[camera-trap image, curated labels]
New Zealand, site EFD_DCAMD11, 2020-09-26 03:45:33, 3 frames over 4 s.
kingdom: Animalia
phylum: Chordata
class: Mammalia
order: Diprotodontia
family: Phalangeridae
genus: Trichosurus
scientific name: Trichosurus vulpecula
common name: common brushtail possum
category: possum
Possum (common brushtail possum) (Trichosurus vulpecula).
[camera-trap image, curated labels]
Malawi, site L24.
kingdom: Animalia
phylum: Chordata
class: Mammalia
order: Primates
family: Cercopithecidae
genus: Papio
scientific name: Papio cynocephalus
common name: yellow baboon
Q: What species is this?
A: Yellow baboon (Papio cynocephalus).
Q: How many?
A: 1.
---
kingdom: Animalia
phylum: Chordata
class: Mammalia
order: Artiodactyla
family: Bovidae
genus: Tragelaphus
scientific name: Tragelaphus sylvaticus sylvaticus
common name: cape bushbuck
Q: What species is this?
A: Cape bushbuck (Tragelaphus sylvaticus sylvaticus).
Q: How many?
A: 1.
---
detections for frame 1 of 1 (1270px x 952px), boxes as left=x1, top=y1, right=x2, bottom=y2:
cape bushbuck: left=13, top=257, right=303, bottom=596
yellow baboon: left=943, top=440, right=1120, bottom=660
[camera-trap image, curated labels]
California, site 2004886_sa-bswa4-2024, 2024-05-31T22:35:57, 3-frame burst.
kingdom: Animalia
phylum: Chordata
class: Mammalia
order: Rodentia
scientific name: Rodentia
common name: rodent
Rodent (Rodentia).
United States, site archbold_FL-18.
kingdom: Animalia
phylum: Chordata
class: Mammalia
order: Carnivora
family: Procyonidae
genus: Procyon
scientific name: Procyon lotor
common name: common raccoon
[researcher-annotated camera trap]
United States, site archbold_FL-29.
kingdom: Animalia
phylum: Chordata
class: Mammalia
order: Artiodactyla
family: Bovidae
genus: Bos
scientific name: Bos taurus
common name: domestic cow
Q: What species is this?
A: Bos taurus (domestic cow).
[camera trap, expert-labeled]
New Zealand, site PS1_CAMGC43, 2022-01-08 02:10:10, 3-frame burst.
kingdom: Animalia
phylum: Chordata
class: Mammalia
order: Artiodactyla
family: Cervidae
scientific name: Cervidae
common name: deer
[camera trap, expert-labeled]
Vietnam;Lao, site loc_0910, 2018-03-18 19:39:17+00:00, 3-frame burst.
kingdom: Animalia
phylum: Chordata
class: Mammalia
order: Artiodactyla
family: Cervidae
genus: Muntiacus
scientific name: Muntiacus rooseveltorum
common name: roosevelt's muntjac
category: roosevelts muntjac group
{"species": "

#### [Exercise instructions]
Copy every line from the records above that contains the string "family".

#### [Reply]
family: Phalangeridae
family: Cercopithecidae
family: Bovidae
family: Procyonidae
family: Bovidae
family: Cervidae
family: Cervidae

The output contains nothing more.